-- START OF Materials provided --
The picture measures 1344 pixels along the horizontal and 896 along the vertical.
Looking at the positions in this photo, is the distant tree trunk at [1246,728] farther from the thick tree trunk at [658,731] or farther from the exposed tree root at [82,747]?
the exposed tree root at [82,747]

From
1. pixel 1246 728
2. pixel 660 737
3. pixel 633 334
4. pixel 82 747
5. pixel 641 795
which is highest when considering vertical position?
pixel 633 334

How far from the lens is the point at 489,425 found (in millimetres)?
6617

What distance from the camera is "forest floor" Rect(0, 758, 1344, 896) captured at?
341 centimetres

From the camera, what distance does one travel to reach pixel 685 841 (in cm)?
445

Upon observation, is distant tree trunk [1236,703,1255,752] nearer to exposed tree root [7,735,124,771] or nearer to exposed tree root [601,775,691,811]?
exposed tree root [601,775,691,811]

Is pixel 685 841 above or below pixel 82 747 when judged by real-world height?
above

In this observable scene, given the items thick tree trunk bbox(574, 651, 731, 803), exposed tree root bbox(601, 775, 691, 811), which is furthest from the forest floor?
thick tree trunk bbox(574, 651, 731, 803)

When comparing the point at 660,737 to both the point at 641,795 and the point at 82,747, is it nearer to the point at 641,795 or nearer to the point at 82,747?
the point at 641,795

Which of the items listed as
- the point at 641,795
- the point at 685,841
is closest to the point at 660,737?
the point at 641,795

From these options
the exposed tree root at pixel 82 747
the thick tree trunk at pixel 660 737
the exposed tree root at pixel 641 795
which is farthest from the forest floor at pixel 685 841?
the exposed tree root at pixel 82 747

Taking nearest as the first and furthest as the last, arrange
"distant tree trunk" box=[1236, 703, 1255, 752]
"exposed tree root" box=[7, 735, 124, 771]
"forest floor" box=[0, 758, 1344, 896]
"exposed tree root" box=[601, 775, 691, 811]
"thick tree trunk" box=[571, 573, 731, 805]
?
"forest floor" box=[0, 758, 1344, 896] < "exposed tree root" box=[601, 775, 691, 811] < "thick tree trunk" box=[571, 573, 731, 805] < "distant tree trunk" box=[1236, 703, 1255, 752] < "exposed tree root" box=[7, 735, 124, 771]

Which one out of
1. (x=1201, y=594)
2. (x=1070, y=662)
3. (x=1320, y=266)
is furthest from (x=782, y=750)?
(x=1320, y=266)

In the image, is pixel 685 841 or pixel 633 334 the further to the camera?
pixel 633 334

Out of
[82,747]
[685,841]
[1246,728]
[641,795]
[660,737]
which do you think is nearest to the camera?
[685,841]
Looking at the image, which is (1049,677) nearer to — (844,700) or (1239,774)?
-- END OF Materials provided --
Copy down the whole of the data above, matching it exactly.

The picture measures 1344 pixels along the horizontal and 896 along the vertical.
Looking at the positions in this photo, is the distant tree trunk at [1246,728] farther from the thick tree trunk at [658,731] or farther from the exposed tree root at [82,747]?
the exposed tree root at [82,747]

From
1. pixel 1246 728
2. pixel 660 737
3. pixel 633 334
4. pixel 82 747
5. pixel 641 795
which is highest when considering vertical position?
pixel 633 334

How far from the lens is the point at 489,425 found (in millimetres)?
6617

What distance from the camera is "forest floor" Rect(0, 758, 1344, 896) captured at?
341 centimetres

From the camera, what distance does one travel to reach pixel 685 841 (in cm)?
445

Upon observation, is distant tree trunk [1236,703,1255,752] nearer to exposed tree root [7,735,124,771] or nearer to exposed tree root [601,775,691,811]?
exposed tree root [601,775,691,811]

Is pixel 685 841 above or below pixel 82 747 when judged by real-world height?
above

In this observable scene, given the items thick tree trunk bbox(574, 651, 731, 803), exposed tree root bbox(601, 775, 691, 811), which is furthest from the forest floor?
thick tree trunk bbox(574, 651, 731, 803)

When comparing the point at 660,737 to both the point at 641,795 and the point at 82,747, is it nearer to the point at 641,795 or nearer to the point at 82,747?
the point at 641,795

Which of the items listed as
- the point at 641,795
- the point at 685,841
is closest to the point at 660,737?
the point at 641,795

From these options
the exposed tree root at pixel 82 747
the thick tree trunk at pixel 660 737
the exposed tree root at pixel 641 795
which is farthest from the forest floor at pixel 685 841?
the exposed tree root at pixel 82 747

Taking nearest as the first and furthest as the last, arrange
"distant tree trunk" box=[1236, 703, 1255, 752]
"exposed tree root" box=[7, 735, 124, 771]
"forest floor" box=[0, 758, 1344, 896]
"exposed tree root" box=[601, 775, 691, 811]
"thick tree trunk" box=[571, 573, 731, 805]
?
"forest floor" box=[0, 758, 1344, 896] < "exposed tree root" box=[601, 775, 691, 811] < "thick tree trunk" box=[571, 573, 731, 805] < "distant tree trunk" box=[1236, 703, 1255, 752] < "exposed tree root" box=[7, 735, 124, 771]

Which one out of
1. (x=1201, y=594)
2. (x=1070, y=662)
3. (x=1320, y=266)
is furthest from (x=782, y=750)?
(x=1320, y=266)

In the image, is pixel 685 841 or pixel 633 334 the further to the camera?
pixel 633 334

Out of
[82,747]
[685,841]
[1246,728]
[641,795]
[660,737]
which do you think is nearest to the camera?
[685,841]
Looking at the image, which is (1049,677) nearer to — (844,700) or (1239,774)?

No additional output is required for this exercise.